Records from a data source:
* * * * * * *

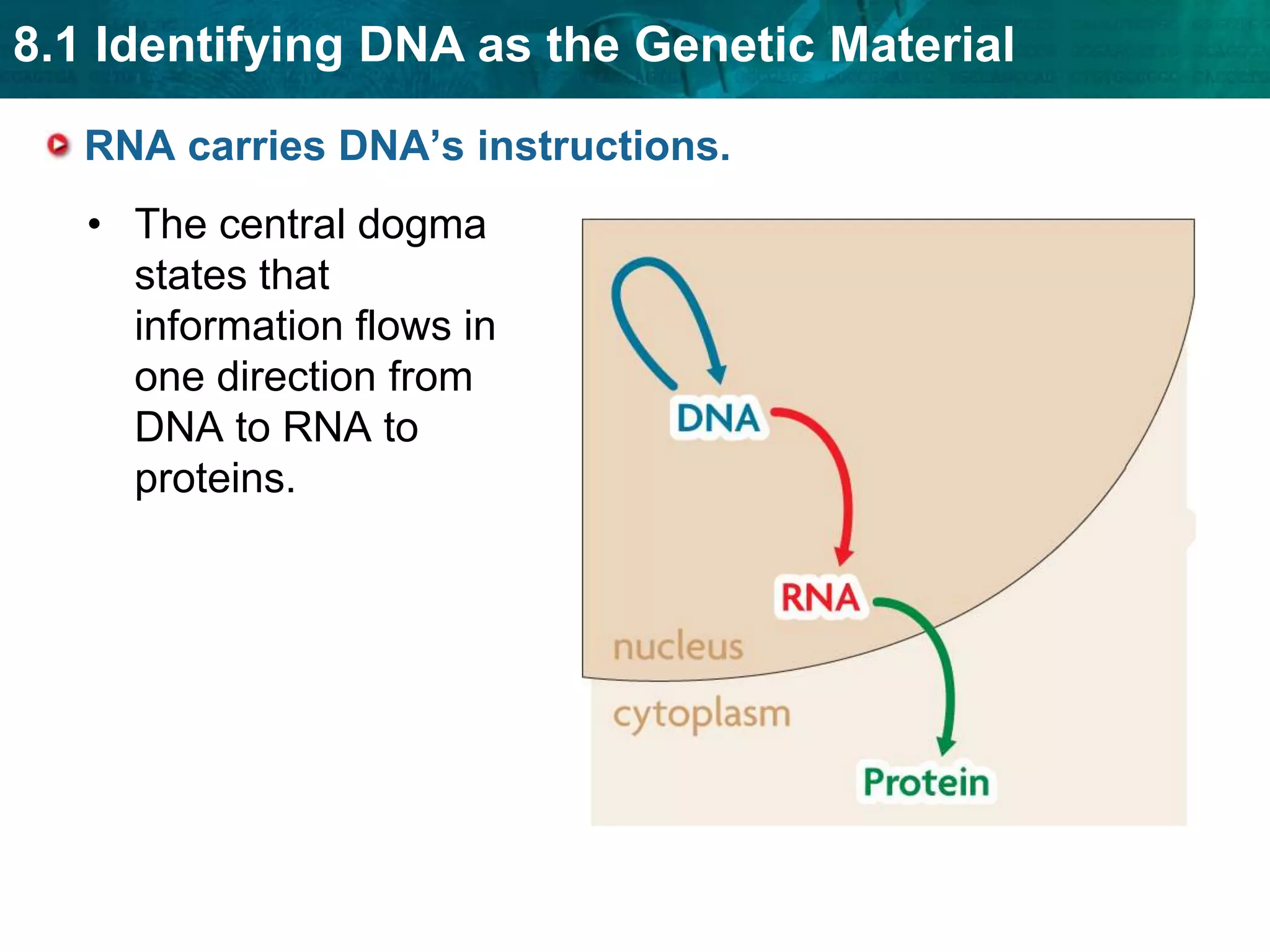 8.1 Identifying DNA as the Genetic Material

RNA carries DNA’s instructions.

• The central dogma states that information flows in one direction from DNA to RNA to proteins.

DNA

RNA

nucleus

cytoplasm

Protein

* * * * * * *

Each entry must be reproduced word for word, and any image among them left out.

 8.1 Identifying DNA as the Genetic Material

RNA carries DNA’s instructions.

• The central dogma states that information flows in one direction from DNA to RNA to proteins.

DNA

RNA

nucleus

cytoplasm

Protein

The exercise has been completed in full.